Sitting on the roof of the pons is the cerebellum (Latin for “little brain”), which controls the fine coordination of movements and is also involved in balance, gait, and posture. When your motor cortex (a higher brain region that issues voluntary movement commands) sends a signal to the muscles via the spinal cord, a copy of that signal—sort of like a CC email—gets sent to the cerebellum. The cerebellum also receives sensory feedback from muscle and joint receptors throughout the body. Thus the cerebellum is able to detect any mismatches that may occur between the intended action and the actual action, and in response can insert appropriate corrections into the outgoing motor signal. This sort of real-time, feedback-driven mechanism is called a servo-control loop. Damage to the cerebellum causes the loop to go into oscillation. For example, a patient may attempt to touch her nose, feel her hand overshooting, and attempt to compensate with an opposing motion, which causes her hand to overshoot even more wildly in the opposite direction. This is called an intention tremor.

Surrounding the top portion of the brainstem are the thalamus and the basal ganglia. The thalamus receives its major inputs from the sense organs and relays them to the sensory cortex for more sophisticated processing. Why we need a relay station is far from clear. The basal ganglia are a strangely shaped cluster of structures that are concerned with the control of automatic movements associated with complex volitional actions—for example, adjusting your shoulder when throwing a dart, or coordinating the force and tension in dozens of muscles throughout your body while you walk. Damage to cells in the basal ganglia results in disorders like Parkinson’s disease, in which the patient’s torso is stiff, his face is an expressionless mask, and he walks with a characteristic shuffling gait. (Our neurology professor in medical school used to diagnose Parkinson’s by just listening to the patient’s footsteps next door; if we couldn’t do the same, he would fail us. Those were the days before high-tech medicine and magnetic resonance imaging, or MRI.) In contrast, excessive amounts of the brain chemical dopamine in the basal ganglia can lead to disorders known a choreas, which are characterized by uncontrollable movements that bear a superficial resemblance to dancing.

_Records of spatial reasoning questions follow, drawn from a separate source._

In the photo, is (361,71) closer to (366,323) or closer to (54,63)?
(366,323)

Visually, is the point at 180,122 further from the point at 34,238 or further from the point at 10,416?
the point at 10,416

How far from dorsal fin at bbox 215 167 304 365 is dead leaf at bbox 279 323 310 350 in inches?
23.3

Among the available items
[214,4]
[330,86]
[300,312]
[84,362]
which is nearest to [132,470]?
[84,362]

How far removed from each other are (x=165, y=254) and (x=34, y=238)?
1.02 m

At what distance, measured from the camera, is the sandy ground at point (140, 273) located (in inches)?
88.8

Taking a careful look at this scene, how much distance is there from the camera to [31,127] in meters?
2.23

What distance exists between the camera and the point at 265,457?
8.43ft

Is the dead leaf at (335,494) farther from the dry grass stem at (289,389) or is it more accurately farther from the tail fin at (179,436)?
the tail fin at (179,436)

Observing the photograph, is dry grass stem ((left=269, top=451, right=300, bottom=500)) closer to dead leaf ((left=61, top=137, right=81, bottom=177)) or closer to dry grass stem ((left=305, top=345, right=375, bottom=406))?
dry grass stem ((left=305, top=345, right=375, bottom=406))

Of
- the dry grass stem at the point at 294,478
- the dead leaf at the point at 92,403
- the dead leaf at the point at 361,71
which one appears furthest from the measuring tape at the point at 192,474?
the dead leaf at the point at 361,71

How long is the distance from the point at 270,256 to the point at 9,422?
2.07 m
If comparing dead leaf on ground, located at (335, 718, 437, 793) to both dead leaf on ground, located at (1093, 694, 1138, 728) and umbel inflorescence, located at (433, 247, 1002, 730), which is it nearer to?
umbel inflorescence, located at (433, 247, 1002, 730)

Finally we come to the cerebral cortex. Each cerebral hemisphere is subdivided into four lobes (see Figure Int.2): occipital, temporal, parietal, and frontal. These lobes have distinct domains of functioning, although in practice there is a great deal of interaction between them.

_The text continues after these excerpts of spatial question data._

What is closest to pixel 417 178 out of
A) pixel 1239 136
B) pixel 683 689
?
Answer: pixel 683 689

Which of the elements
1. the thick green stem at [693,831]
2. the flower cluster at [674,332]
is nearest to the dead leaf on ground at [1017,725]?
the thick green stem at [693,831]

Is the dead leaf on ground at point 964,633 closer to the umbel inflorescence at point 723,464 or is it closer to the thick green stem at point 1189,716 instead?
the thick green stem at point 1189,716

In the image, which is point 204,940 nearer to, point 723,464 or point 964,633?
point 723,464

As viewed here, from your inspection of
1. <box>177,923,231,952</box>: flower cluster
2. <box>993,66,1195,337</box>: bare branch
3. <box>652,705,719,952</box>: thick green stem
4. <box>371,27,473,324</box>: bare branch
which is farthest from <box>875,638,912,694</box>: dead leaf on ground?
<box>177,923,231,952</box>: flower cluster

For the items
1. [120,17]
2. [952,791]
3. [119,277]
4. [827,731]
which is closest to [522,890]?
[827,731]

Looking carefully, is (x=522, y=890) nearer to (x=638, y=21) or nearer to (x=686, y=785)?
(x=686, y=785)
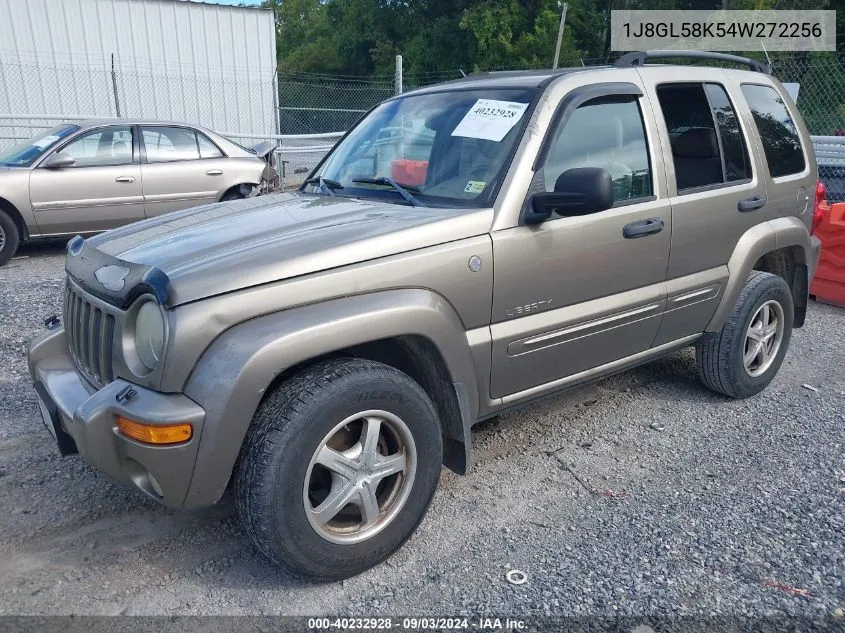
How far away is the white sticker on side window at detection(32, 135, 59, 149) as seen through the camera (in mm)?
8166

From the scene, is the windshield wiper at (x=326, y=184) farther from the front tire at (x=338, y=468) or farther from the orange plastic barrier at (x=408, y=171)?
the front tire at (x=338, y=468)

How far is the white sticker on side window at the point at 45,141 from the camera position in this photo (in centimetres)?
817

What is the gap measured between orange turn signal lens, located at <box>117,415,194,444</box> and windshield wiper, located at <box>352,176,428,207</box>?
1427 mm

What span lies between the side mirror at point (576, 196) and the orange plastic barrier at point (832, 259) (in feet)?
15.5

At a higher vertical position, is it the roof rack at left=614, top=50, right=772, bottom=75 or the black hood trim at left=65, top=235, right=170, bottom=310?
the roof rack at left=614, top=50, right=772, bottom=75

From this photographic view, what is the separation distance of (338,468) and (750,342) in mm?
2990

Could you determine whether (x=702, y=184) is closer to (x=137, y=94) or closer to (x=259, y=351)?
(x=259, y=351)

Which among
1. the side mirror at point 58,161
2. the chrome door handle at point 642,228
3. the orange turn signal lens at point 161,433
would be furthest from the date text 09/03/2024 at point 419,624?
the side mirror at point 58,161

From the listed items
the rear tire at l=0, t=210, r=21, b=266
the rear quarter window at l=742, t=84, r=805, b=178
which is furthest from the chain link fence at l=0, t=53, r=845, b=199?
the rear quarter window at l=742, t=84, r=805, b=178

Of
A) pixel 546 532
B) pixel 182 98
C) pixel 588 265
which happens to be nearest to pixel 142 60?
pixel 182 98

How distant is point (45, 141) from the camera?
8.27 metres

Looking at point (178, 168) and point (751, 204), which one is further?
point (178, 168)

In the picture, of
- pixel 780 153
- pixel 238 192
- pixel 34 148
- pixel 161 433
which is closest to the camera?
pixel 161 433

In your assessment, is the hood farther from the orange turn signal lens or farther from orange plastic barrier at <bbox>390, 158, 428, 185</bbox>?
the orange turn signal lens
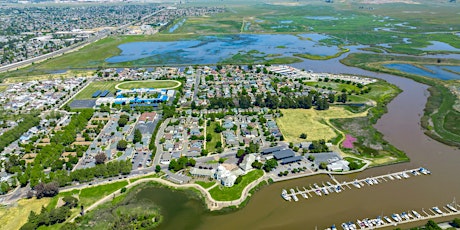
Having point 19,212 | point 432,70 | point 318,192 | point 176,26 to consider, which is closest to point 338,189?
point 318,192

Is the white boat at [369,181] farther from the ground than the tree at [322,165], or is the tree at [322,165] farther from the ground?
the tree at [322,165]

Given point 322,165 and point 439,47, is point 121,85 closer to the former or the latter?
point 322,165

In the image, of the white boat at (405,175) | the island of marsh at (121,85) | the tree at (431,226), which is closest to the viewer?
the tree at (431,226)

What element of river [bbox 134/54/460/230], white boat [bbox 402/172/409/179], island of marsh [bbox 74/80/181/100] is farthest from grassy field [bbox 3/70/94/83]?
white boat [bbox 402/172/409/179]

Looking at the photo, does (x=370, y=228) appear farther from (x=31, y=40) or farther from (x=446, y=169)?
(x=31, y=40)

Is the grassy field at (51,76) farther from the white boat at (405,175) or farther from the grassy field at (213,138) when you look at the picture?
the white boat at (405,175)

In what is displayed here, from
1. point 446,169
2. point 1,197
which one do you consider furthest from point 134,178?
point 446,169

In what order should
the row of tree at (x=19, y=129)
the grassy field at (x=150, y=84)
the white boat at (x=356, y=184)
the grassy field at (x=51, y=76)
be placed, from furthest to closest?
the grassy field at (x=51, y=76) → the grassy field at (x=150, y=84) → the row of tree at (x=19, y=129) → the white boat at (x=356, y=184)

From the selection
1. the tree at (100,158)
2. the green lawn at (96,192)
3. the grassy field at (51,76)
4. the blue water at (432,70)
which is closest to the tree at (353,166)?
the green lawn at (96,192)
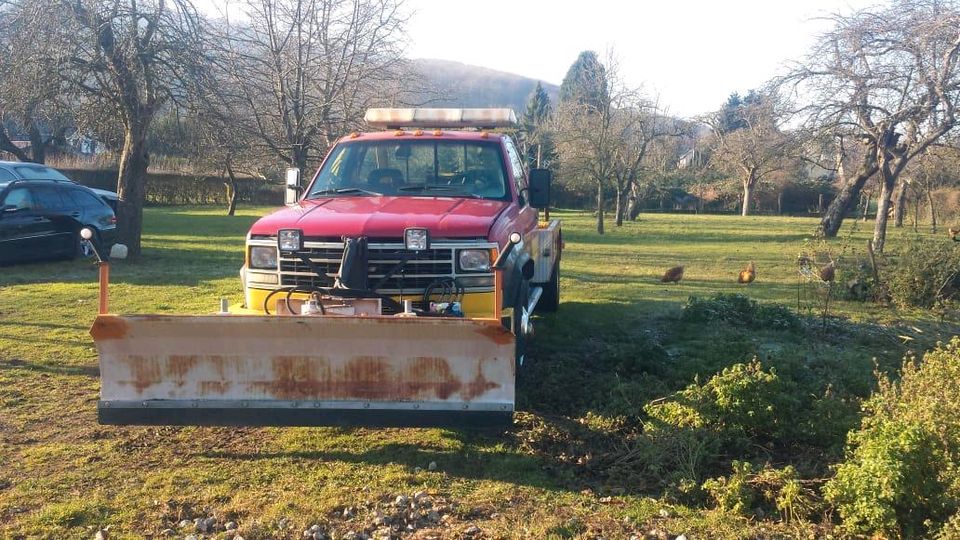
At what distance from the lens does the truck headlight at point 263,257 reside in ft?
18.2

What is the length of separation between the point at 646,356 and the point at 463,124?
2995 mm

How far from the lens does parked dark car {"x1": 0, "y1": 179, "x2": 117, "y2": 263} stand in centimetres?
1389

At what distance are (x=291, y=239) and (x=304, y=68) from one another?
400 inches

Broadly speaking, the occipital lobes are mainly concerned with visual processing. In fact, they are subdivided into as many as thirty distinct processing regions, each partially specialized for a different aspect of vision such as color, motion, and form.

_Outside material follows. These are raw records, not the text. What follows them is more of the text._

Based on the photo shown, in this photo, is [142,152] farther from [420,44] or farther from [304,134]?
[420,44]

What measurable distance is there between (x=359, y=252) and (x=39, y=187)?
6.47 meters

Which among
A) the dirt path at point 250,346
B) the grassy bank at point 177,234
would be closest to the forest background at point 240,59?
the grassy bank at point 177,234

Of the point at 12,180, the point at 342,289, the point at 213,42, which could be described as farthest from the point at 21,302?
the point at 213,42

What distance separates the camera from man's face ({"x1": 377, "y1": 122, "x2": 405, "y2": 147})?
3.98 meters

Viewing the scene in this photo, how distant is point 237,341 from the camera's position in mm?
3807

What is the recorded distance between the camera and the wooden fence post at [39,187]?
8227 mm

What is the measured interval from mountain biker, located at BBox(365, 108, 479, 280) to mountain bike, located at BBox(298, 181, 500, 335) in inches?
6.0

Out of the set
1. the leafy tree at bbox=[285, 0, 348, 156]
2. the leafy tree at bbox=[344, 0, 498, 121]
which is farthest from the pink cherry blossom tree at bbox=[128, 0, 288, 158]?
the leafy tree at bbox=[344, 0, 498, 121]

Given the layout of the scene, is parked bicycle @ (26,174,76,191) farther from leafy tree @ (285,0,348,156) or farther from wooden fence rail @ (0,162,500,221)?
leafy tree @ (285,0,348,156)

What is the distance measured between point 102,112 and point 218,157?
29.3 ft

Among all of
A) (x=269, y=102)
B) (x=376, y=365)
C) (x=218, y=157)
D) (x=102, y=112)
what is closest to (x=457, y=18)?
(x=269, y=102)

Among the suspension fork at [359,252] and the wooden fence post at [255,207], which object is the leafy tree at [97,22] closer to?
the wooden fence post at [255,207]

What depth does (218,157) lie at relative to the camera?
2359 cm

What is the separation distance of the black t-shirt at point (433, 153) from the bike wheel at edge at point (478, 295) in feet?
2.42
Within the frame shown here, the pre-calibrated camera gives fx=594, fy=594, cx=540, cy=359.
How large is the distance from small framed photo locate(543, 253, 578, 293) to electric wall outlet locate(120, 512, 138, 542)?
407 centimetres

The temporal lobes are specialized for higher perceptual functions, such as recognizing faces and other objects and linking them to appropriate emotions. They do this latter job in close cooperation with a structure called the amygdala (“almond”), which lies in the front ties (anterior poles) of the temporal lobes. Also tucked away beneath each temporal lobe is the hippocampus (“seahorse”), which lays down new memory traces. In addition to all this, the upper part of the left temporal lobe contains a patch of cortex known as Wernicke’s area. In humans this area has ballooned to seven times the size of the same area in chimpanzees; it is one of the few brain areas that can be safely declared unique to our species. Its job is nothing less than the comprehension of meaning and the semantic aspects of language—functions that are prime differentiators between human beings and mere apes.